Britain’s offshore wind industry is expecting to lose out on financial help for projects toward meeting the UK’s climate goals, because soaring inflation means developers are not able to compete for crucial government support.

Ministers are expected to announce the results of the latest auction for financial support contracts this Friday, but energy industry insiders suggest it could be a damp squib in a potential blow to the UK’s climate goals.

Sources fear that most offshore wind developers were forced to sit out of the bidding, which took place last month, because the government “ignored” warnings about surging costs in the sector.

One said it was possible that only one or two projects had submitted bids, which would jeopardise the government’s target of reaching 50GW of offshore wind by 2030.

It may be that no offshore wind developers took part, the source added, which would scupper plans to provide cheap power to consumers and to increase the UK’s energy security.

Renewable-energy developers were required to submit sealed bids in the auction in the first half of August, before officials ranked the most competitive proposals over the second half of the month.
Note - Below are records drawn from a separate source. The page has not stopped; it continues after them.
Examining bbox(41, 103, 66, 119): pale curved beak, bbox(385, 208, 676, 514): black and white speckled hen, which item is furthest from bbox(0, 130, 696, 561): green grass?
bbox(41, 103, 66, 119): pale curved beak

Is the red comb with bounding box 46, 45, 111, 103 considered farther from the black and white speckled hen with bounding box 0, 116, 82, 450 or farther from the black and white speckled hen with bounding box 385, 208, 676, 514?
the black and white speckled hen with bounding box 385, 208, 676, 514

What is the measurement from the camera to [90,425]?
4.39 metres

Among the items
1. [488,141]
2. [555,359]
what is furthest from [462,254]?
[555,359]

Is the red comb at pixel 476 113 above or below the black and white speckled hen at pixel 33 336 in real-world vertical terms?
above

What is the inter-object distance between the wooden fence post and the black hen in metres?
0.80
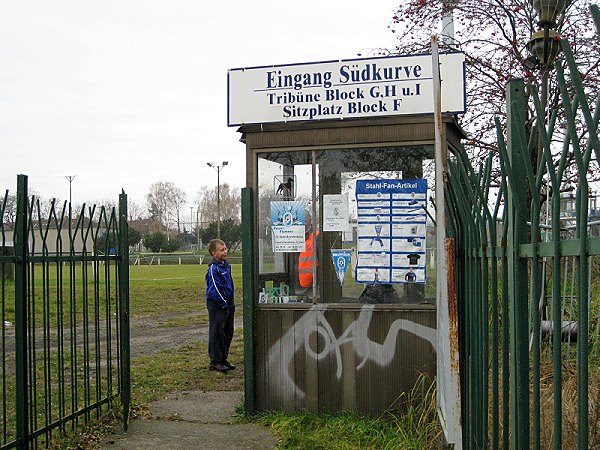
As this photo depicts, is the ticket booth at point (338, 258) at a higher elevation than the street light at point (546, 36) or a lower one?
lower

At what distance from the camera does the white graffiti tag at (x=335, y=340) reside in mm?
6793

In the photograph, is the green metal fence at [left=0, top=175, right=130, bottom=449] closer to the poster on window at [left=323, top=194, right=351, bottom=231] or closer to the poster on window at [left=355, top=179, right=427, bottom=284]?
the poster on window at [left=323, top=194, right=351, bottom=231]

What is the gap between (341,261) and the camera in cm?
704

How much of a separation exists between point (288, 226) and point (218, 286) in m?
3.19

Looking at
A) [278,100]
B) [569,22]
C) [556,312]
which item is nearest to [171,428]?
[278,100]

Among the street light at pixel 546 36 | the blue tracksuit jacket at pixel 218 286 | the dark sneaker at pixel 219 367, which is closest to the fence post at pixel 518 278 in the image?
the street light at pixel 546 36

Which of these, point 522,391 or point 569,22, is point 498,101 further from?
point 522,391

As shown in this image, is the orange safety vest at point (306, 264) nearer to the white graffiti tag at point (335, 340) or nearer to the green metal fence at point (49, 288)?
the white graffiti tag at point (335, 340)

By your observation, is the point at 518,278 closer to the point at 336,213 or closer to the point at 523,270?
the point at 523,270

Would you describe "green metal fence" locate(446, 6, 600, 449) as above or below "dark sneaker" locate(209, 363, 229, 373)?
above

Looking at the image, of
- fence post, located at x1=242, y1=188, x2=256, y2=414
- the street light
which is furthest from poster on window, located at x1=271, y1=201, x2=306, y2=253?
the street light

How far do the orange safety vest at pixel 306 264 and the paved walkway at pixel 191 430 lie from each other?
4.69 ft

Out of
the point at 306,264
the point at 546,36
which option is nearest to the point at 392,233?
the point at 306,264

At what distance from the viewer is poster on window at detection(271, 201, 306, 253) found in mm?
7141
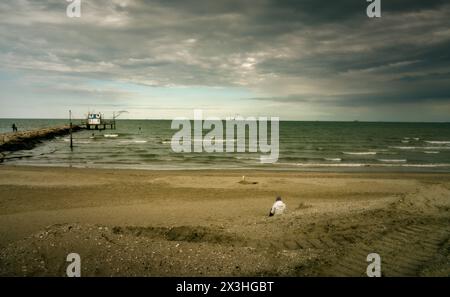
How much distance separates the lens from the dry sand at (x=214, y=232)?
642cm

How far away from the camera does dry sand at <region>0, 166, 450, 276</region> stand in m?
6.42

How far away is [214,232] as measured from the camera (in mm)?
8773

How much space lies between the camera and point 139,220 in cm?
1115

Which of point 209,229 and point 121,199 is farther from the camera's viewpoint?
point 121,199

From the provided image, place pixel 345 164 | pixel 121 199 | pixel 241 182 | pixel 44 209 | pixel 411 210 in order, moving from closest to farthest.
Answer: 1. pixel 411 210
2. pixel 44 209
3. pixel 121 199
4. pixel 241 182
5. pixel 345 164

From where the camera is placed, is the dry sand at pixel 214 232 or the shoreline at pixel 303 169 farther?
the shoreline at pixel 303 169

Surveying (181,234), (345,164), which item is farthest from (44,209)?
(345,164)

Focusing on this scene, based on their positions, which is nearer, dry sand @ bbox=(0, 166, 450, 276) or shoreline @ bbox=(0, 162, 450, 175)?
dry sand @ bbox=(0, 166, 450, 276)

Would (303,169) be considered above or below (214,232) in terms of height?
below

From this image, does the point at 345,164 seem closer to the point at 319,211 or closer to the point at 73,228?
the point at 319,211

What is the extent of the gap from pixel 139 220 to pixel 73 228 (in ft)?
10.3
Only the projects offering the lowest cost to energy-bill payers secure contracts.

The government set a maximum price of £44 per MW hour for the auction, a similar level to the previous round. But offshore wind developers are facing soaring construction costs, owing to rising inflation and higher borrowing costs.

Earlier this summer such inflationary pressures caused work on a large-scale offshore windfarm off the Norfolk coast to stop. The Swedish energy firm Vattenfall said it would cease working on the multibillion-pound Norfolk Boreas windfarm, designed to power the equivalent of 1.5m British homes, because its costs had increased by more than 40%, so it was no longer profitable.

At the time, industry experts told ministers that unless the government’s financing approach was changed to take into account the steep increase in costs, developers would be forced to scrap or delay their plans.

Ana Musat, RenewableUK’s executive director, said the “perfectly avoidable” financial dilemma facing the British wind industry risked removing the UK’s global lead in offshore wind at a time of increased competition from the US, Europe and parts of Asia.

“We can’t have a ‘boom and bust’ cycle and expect to maintain investor confidence in the UK and grow our supply chains,” Musat said. “It’s such a shame – we’ve been world-leading in this. But we do need to evolve the tools which brought us here.”

The industry group has consistently called on the government to adapt the auction by taking into account the higher costs in the economy.

Sam Richards, the founder and campaign director for Britain Remade, which promotes economic growth in the UK, said the offshore wind industry had reduced costs at each consecutive auction over the past decade, to the point that offshore windfarms were nine times cheaper than new gas plants.

However, the impact of inflation meant the auction was now “at a level that made it impossible for investors to meet their costs”.

“Offshore wind has been a huge success for Britain – we have led the world in deploying offshore turbines, with the four biggest offshore windfarms in the world all off the UK coast,” he said. “Sadly, ministers have ignored warnings from industry that would mean, for a short time, the cost of offshore wind rising – while still likely being significantly cheaper than new gas plants.”

Ashutosh Padelkar, a senior research associate at Aurora Energy Research, said the “unprecedented cost pressures” could cause developers to enter only part of their offshore windfarms into the auction while relying on bilateral deals with energy-intensive companies to guarantee the rest of their income from the project.

This “hybrid financing” model is relatively unusual in the UK energy market, but the approach could help developers to fix a guaranteed price for their electricity, “increasing the likelihood that a project will reach financial close and, eventually, come online”, Padelkar said.

He added that solar developers could “dominate this auction” because their projects were cheaper and less exposed to the increasing costs in the offshore wind supply chain.

The blow to offshore wind is expected to be revealed days after the government left onshore wind developers disappointed by changes to the planning laws, which have acted as a de facto ban on onshore wind in England. While the tweaks will make it easier for onshore wind developers to apply for planning permission, they will still be at disadvantage compared with any other infrastructure project.

Campaigners say developers may still be wary of investing in windfarms in England because they face greater hurdles compared with other infrastructure applications, or with windfarms in other countries.